Monday, July 30, 2007

Resettlement option nudges forward

KATHMANDU, July 28 - .The Home Ministry has agreed to provide between 25-30 armed policemen for each of the seven Bhutanese refugee camps within a month to help facilitate the process of resettlement in third countries, sources privy to this development told the Post.

"We had committed to beef up the security by Ashad-end (mid-July) but due to violence in the terai and other constraints, we could not do so," admits a top Home Ministry official when asked to confirm this development. The ministry has already written to APF and Nepal Police to provide additional personnel of about 200. .

As per an understanding, the Office of the United Nations High Commissioner for Refugees, Nepal (UNHCR-Nepal) has agreed to construct buildings for police personnel (both APF and Nepal Police) inside each of the camps and meet some related costs.

This new arrangement is in addition to an Armed Police Force (APF) base camp near the Beldangi camps with about 200 men.

For 17 long years, the evicted Lhostsampas (Nepali-speaking Bhutanese in southern Bhutan) - now numbering over 100,000 - have been waiting to lead a normal life outside their small huts. With Nepal-Bhutan bilateral efforts failing to find a solution vis-à-vis repatriation due to Bhutanese government's reluctance, refugees now want to avail themselves the next option - resettlement in third countries - which has become possible due to offer by core group countries.

The core group countries - the United States, Canada, Norway, Denmark, the Netherlands, Australia and New Zealand - have declared their intention to resettle tens of thousands of refugees on humanitarian grounds, with the US alone expressing its willingness to take in around 60,000 refugees.

But to the dismay of many refugees, some hardline youths in camps and their leaders outside have opposed the option. Outfits like Bhutan Communist Party (MLM) and Bhutan Tiger Force have sprung up and both these groups have threatened those who advocate third country option.

The violence in Beldangi-2 erupted after its pro-resettlement camp secretary Hari Bangale said, in an interview to a local FM station on May 28, that extremist refugee youths were preventing others from openly speaking in favor of third country resettlement. Soon after, he was beaten by the enraged youths and in an attempt to rescue him, the police had to open fire and two persons died subsequently. The lone police post inside the camp was torched. Although the situation is now returning to normal, UNHCR-Nepal feels security needs to be bolstered before it can move ahead with the resettlement process. Some refugees feel that way too.

"I cannot go back to my camp (in Beldangi-2) because I have openly spoken in favor of resettlement," Munna Giri, 23, told the Post in the capital. She fled the camp after the violence erupted and "I started receiving threats". Her parents and two siblings are still in the camp.

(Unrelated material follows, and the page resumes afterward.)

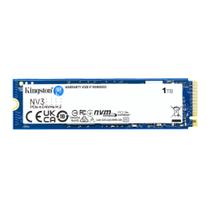 SSD Kingston NV3 1TB M.2 2280 Pcie NVME - SNV3S/1000G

Groups like the Bhutanese Refugee Repr-esentative Repatr-iation Committee (BRRRC), and Bhutan Movement Steering Committee (BMSC) both headed by Tek Nath Rizal - who was jailed for a decade in Bhutan - are opposed to "resettlement in its present form". "Simple refugees are being hoodwinked and coerced to opt for resettlement; hence youths are angry," Rizal explains.

Others like Refugee Rights Coordination Com-mittee, AHURA-Bhutan, and Voice for Change advocate the pragmatic option - resettlement. These organizations insist that resettlement would in no way take away a refugee's right to return to Bhutan.

Interestingly, BRRRC had, in a letter to Arthur E Gene Dewey, US Assistant Secretary of State, who visited the camps in 2004, requested that the United States help explore "all alternative options".

If resettlement is derailed, there would be serious violence, fears Pingla Dhital from Beldangi-2, now in Kathmandu since 2005. "People are now keeping quiet as they do not want to risk disqualification for resettlement during the interview. But they may lose patience." The pro-settlement group claims that that there is a concerted misinformation campaign - like refugees would be holed up in camps in third countries, the physically challenged would not be accepted, among others.

UNHCR officials refute such allegations. "No disabled would be left behind if they chose to resettle," says Abraham Abraham, UNHCR-Nepal Represe-ntative. "In fact, the physically challenged would get specialized treatment in countries they would resettle in." Those with communicable diseases would be treated here first before they resettle abroad, he adds.

Govt's policy shift
On July 4, presenting its annual policy and program for 2007-08 to the interim Parliament, the government spoke of allowing refugees to resettle in third countries as a provisional solution on humanitarian grounds, while saying also that repatriation to Bhutan is the primary option. All along its policy had been advocating repatriation alone.

Census results
Home Ministry and the UN agency completed a long overdue census (re-counting) from November last year to May this year. The census found that there are 108,744 registered refugees. Of them 1,959 are 'disputed' cases: like children from Bhutan joining their parents in the camps after the latter had registered; women who married Nepali men; kids born out of such

wedlock, who, by law, are now Nepali citizens; trafficked women and girls who have returned; those who 'deregistered' and now have returned, and so on.